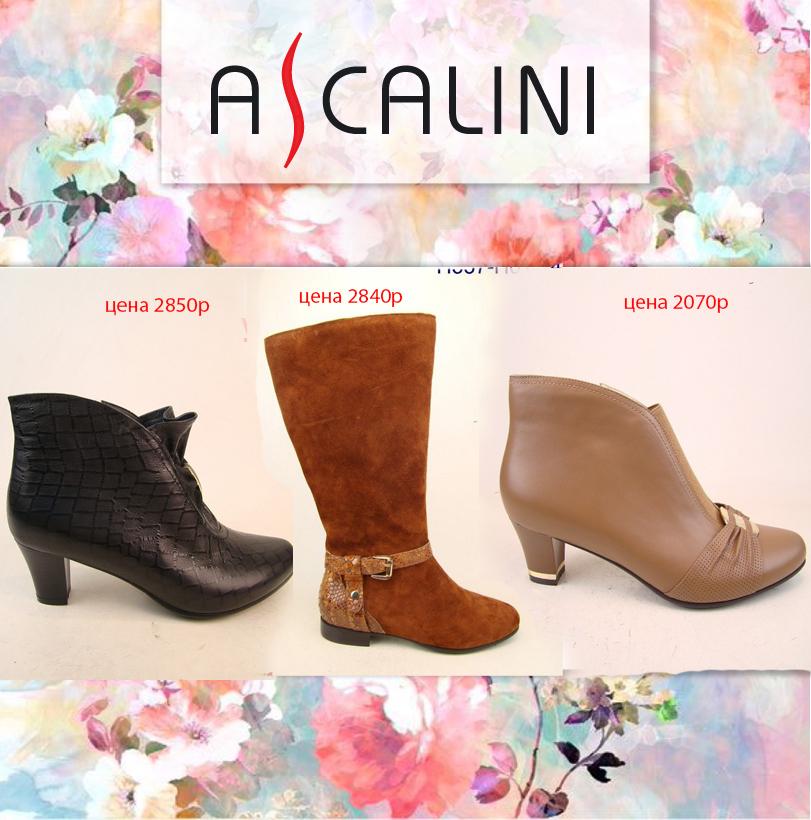 Наконец то распродажа!!! Ascalini - Обувь для полного счастья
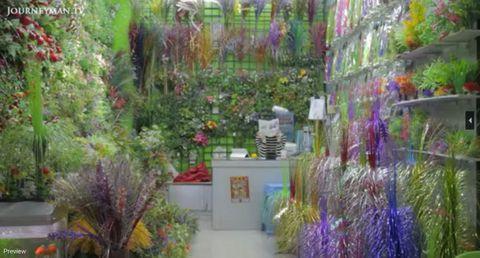 Purple, Flower, Lavender, Petal, Garden, Violet, Shrub, Majorelle blue, Floristry, Backyard,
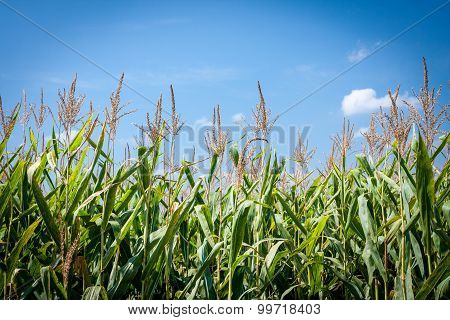 Cornstalks from a Low Angle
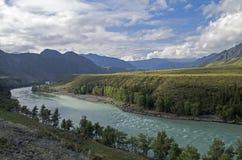 Mattina nella valle del fiume di Katun Montagne di Altai, Russia Fotografia Stock Libera da Diritti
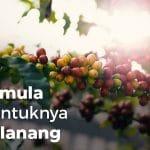 kopi lanang - asal mula terbentuknya kopi lanang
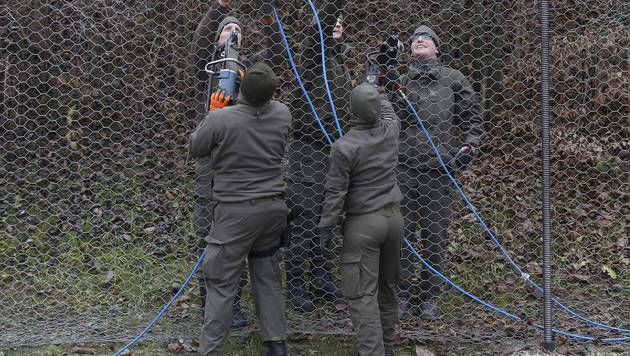 """Klug: """"Das Beste aus der Situation machen"""" (Bild: APA/ERWIN SCHERIAU)"""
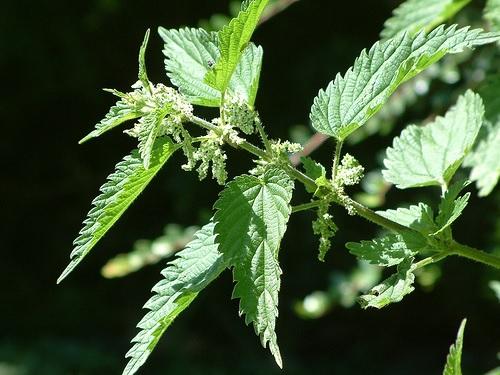 Les pr parations naturelles ne sont plus consid r es comme des pesticides saint andre d - Comment utiliser le purin d ortie ...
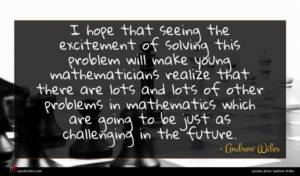 Andrew Wiles quote : I hope that seeing ...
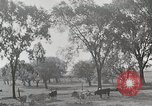Image of farm life Michigan United States USA, 1941, second 10 stock footage video 65675025828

⁂

*Problem*
Except for the pictures, write the data out exactly.

*Task response*
 Наконец то распродажа!!! Ascalini - Обувь для полного счастья
 Purple, Flower, Lavender, Petal, Garden, Violet, Shrub, Majorelle blue, Floristry, Backyard,
 Cornstalks from a Low Angle
 Mattina nella valle del fiume di Katun Montagne di Altai, Russia Fotografia Stock Libera da Diritti
 kopi lanang - asal mula terbentuknya kopi lanang
 """Klug: """"Das Beste aus der Situation machen"""" (Bild: APA/ERWIN SCHERIAU)"""
 Les pr parations naturelles ne sont plus consid r es comme des pesticides saint andre d - Comment utiliser le purin d ortie ...
 Andrew Wiles quote : I hope that seeing ...
Image of farm life Michigan United States USA, 1941, second 10 stock footage video 65675025828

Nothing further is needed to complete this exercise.